(RxWiki News) Many women with lupus have been warned about the possible dangers of becoming pregnant and having the condition. But new evidence suggests that these risks might have been overestimated.
A new study found that most pregnant women with mild or moderate lupus did not experience any serious health events during pregnancy.
"One of the questions I'm most commonly asked by young women with lupus is whether it is safe to get pregnant," explained lead author Jill. P. Buyon, MD, of the NYU Langone Medical Center, in a news release. "Our new study is quite reassuring in that in the majority of cases, both mother and baby can do well if lupus is under control at conception."
Dr. Rebecca Robert, MD, a board-certified obstetrician-gynecologist at Baylor Regional Medical Center at Grapevine, who was not involved with this study, still encourages women with lupus to pursue prenatal care.
"In general, any woman with a chronic medical condition such as Lupus, who is considering conception should have a preconception consultation with her obstetrician, as a chronic medical illness can put the pregnancy at higher risk for conditions such as preterm labor, growth abnormalities, placental disease, preeclampsia and stillbirth," Dr. Robert told dailyRx News.
Dr. Buyon and colleagues looked at 385 pregnant women with lupus, a condition that is caused by the immune system attacking the body's own tissues.

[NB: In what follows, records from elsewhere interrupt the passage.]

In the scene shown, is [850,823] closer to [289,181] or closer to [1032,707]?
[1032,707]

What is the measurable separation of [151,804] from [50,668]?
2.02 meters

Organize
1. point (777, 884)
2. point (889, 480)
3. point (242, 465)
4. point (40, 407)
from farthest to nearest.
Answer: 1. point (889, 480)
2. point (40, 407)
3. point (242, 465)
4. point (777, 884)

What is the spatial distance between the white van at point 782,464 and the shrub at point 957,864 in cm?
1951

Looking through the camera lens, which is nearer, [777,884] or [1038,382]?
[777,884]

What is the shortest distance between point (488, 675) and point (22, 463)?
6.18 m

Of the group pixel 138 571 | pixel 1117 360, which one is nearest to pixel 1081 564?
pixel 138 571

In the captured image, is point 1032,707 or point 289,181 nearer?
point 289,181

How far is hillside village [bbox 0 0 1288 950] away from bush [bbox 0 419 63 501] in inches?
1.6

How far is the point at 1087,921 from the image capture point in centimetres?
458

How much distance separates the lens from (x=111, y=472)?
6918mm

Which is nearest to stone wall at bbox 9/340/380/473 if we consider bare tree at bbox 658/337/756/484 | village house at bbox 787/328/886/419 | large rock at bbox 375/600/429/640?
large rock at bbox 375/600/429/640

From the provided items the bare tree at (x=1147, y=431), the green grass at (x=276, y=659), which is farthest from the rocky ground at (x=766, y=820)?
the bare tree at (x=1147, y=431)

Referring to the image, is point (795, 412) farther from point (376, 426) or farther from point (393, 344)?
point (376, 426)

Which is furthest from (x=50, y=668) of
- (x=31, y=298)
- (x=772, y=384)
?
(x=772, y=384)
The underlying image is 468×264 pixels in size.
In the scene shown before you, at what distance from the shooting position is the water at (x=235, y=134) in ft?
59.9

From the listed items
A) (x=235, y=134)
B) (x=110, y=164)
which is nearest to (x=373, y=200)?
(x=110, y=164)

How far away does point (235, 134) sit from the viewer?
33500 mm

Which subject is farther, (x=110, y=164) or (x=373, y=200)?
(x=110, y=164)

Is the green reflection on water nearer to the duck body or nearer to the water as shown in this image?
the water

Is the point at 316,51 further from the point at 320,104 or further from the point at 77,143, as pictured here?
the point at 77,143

Lupus can affect different parts of the body, including the joints, skin, kidneys, brain and heart, and can vary in severity and symptoms. Many patients experience "flares" of the condition, or periods of time where the symptoms get worse.
The women entered the study during their first trimester at different sites across the US and Canada. These patients were between the ages of 18 and 45. The study took place between the years 2003 and 2012.
Dr. Buyon and team followed the pregnant women to look for adverse pregnancy outcomes, or health events that occurred while pregnant. These included death of the baby, premature birth and high blood pressure in the mother.
Overall, adverse pregnancy outcomes occurred in only 19 percent of the cases, meaning that 81 percent of the mothers with lupus carried out their pregnancy with no serious issues, Dr. Buyon and team found.
Severe lupus flares were rare as pregnancy progressed. During the second trimester of their pregnancy, only 2.5 percent of the study patients experienced a flare, Dr. Buyon and colleagues found. Only 3 percent did so during their third trimester.
"For patients who may be facing a complicated pregnancy, we have been able to pin down some of the risk factors," Dr. Buyon said.
These risk factors included showing signs of an active lupus flare, having high blood pressure and being on blood pressure medication.
Of the patients who had none of the identified risk factors at the study's start, only 7.8 percent experienced an adverse pregnancy outcome.
This study focused on women with mild or moderate lupus, and further research is needed to better understand the risks of pregnancy for lupus patients.
Dr. Robert added, "Overall, active disease during conception is a strong predictor of adverse outcome. The consultation is to assess risk and minimize disease activity. Current medications should be reviewed for fetal safety, and the patient should be counseled on risk a pregnancy might have on her own health and also risk to the fetus."
Women with lupus should discuss pregnancy and potential risks with their doctor.
This study was published online June 22 in the Annals of Internal Medicine.
A number of groups funded this research, such as the National Institutes of Health and the Mary Kirkland Center for Lupus Research. Several study authors received additional grants from these groups.